A premium, agentic, non-blocking visual orchestrator designed to compose, compile, test, and package Spring WebFlux Java Microservices in real-time. Inspired by n8n and built on top of React Flow and Spring Boot, it bridges visual flow architectures directly to native Java structures.


⚡ Core Highlights

  • 🎨 Visual Microservice Composition: Drag, connect, and customize WebFlux controllers, handlers, facades, services, repositories, and entities.
  • 📦 Dynamic Java Project Exporter: Generates complete Java maven packages directly onto the host filesystem, complete with pom.xml, application.yml, and clean, ready-to-run code.
  • 🔄 Host Maven Dependency Caching: Integrates host volume mounts to sync and pre-download jar dependencies directly to ~/.m2 using containerized Maven offline tasks.
  • 🚀 Live Integration Test Runner: Connects to external APIs (using reactive WebClient) and runs full integration sequences in memory, outputting step-by-step console logs.
  • 📂 Portability: Import and export workflow configurations as standard JSON schema files.

📸 Seeded Ingestion Workflow: "Posts" CRUD Pipeline

We have seeded a complete end-to-end GET /api/posts/{id} data ingestion workflow. Below is a detailed walkthrough of each architectural node layer and its parameters:

1. Maven Project Configuration (pom.xml)

Defines the Spring Boot starter parent and registers reactive dependencies (WebFlux, Lombok, MongoDB). pom.xml Node Configuration

2. Router Layer (GetPostsById Route)

Specifies the HTTP path /api/posts/{id} and maps the GET operation to the PostHandler. Route Node Configuration

3. Handler Layer (PostHandler)

Extracts the route path variables and passes the incoming payload down to the Facade component. Handler Node Configuration

4. Facade Layer (PostFacade)

Decouples request/response formatting from business logic by delegating variables to the service.
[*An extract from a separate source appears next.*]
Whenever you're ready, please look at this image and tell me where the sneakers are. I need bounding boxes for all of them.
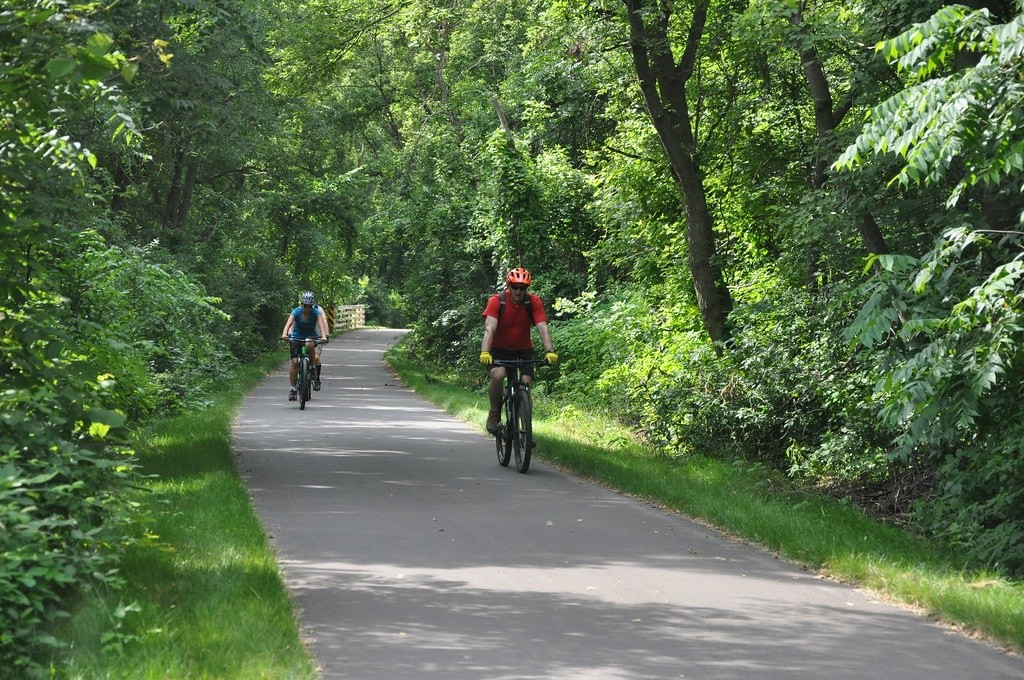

Facade Node Configuration

5. Service Layer (PostService)

Executes the business logic, logs debug traces, triggers the HTTP client, and saves the entity to MongoDB. Service Node Configuration

6. WebClient Layer (PostWebClient)

Executes a live non-blocking HTTP GET call to retrieve the requested post resource. WebClient Node Configuration

7. Entity Layer (Post)

Defines the POJO structure with Lombok annotations (@Data, @Builder, @NoArgsConstructor, @AllArgsConstructor) and maps to the target MongoDB collection. Entity Node Configuration

8. Repository Layer (PostRepository)

Extends the Spring Data ReactiveMongoRepository interface to provide built-in CRUD operations. Repository Node Configuration

9. Database Adapter (Admin DB Adapter)

Holds the database credentials and coordinates connectivity to MongoDB. DB Adapter Node Configuration


🏗️ Quick Start

Prerequisites

  • Docker & Docker Compose
  • Java 17+ & Node.js 18+ (if running bare-metal)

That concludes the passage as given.